Question

Two balls, $X$, and $Y$ move along a horizontal frictionless surface, as illustrated in fig. Ball $X$ has an initial velocity $3.0m{s^{ - 1}}$in a direction along line $AB$. Ball $Y$has a mass of $2.5kg$and an initial velocity $9.6m/{s^{ - 1}}$in the direction at an angle of ${60^ \circ }$ to line $AB$.
The two balls collide at the point $B$. The balls stick together and then travel along the horizontal surface in a direction at right-angles to the line $AB$, as shown in Fig. Determine the difference between the initial kinetic energy of the ball $X$ and the initial kinetic energy of the ball $Y$.
The difference in kinetic energy=________________$J$.

Answer 1

Hint We have two balls moving on a frictionless horizontal surface. The masses and velocities of the two balls are given. If the two balls collide at a given point the balls will stick together as shown in the figure and move in a direction perpendicular to the horizontal surface. We have to find the difference in kinetic energy.
Formula used
$KE = \dfrac{1}{2}m{v^2}$
Where $KE$ is the kinetic energy, $m$ stands for the mass of the body, and $v$ stands for the velocity of the body.

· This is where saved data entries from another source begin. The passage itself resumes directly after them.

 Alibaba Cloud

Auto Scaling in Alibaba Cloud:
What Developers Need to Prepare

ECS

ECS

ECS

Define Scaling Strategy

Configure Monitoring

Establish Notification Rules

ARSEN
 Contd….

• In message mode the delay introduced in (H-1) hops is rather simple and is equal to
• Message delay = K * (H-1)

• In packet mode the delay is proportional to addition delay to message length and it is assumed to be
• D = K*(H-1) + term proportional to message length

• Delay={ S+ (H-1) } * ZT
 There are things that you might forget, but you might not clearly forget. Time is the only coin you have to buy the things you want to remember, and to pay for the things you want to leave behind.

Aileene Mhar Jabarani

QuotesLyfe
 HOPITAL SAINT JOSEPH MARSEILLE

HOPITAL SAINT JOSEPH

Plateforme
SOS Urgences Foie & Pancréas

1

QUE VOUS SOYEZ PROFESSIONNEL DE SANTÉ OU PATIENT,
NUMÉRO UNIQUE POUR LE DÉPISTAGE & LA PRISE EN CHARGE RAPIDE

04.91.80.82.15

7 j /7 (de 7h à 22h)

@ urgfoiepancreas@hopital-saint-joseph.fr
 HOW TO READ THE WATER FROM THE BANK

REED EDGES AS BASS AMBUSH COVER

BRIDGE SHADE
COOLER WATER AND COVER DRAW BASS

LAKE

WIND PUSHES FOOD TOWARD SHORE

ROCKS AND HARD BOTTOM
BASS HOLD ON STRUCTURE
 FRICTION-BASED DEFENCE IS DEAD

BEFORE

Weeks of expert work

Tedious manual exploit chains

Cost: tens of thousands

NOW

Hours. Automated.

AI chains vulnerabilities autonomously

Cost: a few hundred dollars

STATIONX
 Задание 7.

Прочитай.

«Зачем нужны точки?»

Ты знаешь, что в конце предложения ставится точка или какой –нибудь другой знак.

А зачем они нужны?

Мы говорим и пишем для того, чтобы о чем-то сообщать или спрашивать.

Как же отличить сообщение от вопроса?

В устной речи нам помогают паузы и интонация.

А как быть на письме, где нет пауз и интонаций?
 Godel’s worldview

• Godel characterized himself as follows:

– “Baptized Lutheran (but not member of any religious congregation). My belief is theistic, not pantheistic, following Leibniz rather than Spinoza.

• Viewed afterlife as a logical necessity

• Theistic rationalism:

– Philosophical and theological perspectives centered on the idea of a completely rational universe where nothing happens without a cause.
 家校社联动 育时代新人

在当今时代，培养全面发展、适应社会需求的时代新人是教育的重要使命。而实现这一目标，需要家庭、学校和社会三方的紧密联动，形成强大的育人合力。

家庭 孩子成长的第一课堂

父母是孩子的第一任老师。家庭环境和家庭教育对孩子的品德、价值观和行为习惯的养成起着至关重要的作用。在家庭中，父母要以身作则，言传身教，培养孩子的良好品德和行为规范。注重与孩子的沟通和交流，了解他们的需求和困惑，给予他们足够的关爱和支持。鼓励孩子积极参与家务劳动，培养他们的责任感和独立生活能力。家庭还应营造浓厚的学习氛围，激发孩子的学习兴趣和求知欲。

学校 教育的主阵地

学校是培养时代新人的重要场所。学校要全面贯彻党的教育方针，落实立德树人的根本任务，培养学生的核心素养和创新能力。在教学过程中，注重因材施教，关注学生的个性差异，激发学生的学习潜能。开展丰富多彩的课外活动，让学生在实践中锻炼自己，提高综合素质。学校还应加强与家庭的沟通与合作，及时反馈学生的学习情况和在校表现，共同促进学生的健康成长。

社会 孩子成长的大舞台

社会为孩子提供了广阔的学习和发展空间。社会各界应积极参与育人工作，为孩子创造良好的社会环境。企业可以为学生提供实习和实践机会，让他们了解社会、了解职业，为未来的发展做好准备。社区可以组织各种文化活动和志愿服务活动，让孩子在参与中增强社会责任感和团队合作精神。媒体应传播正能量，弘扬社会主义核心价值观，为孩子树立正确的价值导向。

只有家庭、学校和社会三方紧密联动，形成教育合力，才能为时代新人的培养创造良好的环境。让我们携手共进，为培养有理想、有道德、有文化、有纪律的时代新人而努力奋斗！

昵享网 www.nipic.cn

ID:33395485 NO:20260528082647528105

Complete Step by step solution
To find the difference in kinetic energy, first, we have to find the mass of the ball $X$
The initial velocity of $X = 3.0m/s$
The initial velocity of $Y = 9.6m/s$
The angle between$A$and $B$ are given as.${60^ \circ }$
By applying the force on a free body diagram
After the collision, the net force will be zero
i.e. $\sum {F = 0}$
This means that the change in momentum will be zero
We can write the change in momentum as,
${m_x}{v_x} - {m_y}{v_y}$ $\left( {\because P = mv} \right)$
Where ${m_x}$,${m_y}$and, ${v_x}$ ${v_y}$are the masses and velocities of the two balls $X$and $Y$respectively.
${v_y}\cos \theta$is the velocity component of the ball $Y$in the $x$direction.
${v_x} = 3.0m/s$
${m_y} = 2.5kg$
${v_y} = 9.6m/s$
$\theta = {60^ \circ }$
Substituting the values in the above equation, we get ${m_x}$as
$(m \times 3.0) - (2.5 \times 9.6 \times \cos {60^ \circ }) = 0$
From this,
$3m = 12$
$\Rightarrow m = \dfrac{{12}}{3}=4kg$
Now that we have the masses and velocities of the two balls we can find the difference in kinetic energies.
We know that the kinetic energy of a body is,
$KE = \dfrac{1}{2}m{v^2}$
The difference in kinetic energies can be written as,
$\Delta KE = \dfrac{1}{2}{m_2}v_2^2 - \dfrac{1}{2}{m_1}v_1^2$
Substituting the values of masses and velocities, we get
$\Delta KE = \left( {\dfrac{1}{2} \times 2.5 \times {{9.6}^2}} \right) - \left( {\dfrac{1}{2} \times 4 \times {{3.0}^2}} \right)$
$\Delta KE = \dfrac{{230.4}}{2} - \dfrac{{36}}{2}$
$\Rightarrow \Delta KE = 115.2 - 18 = 97.2$

Therefore, the difference in kinetic energy $= 97.2J$

Note
Collisions are of two types. If the total kinetic energy of the system is conserved after the collision such collisions can be called elastic collisions. If the kinetic energy of the system is not conserved after collision such collisions are called inelastic collisions. The total linear momentum of the system will be conserved in all collisions.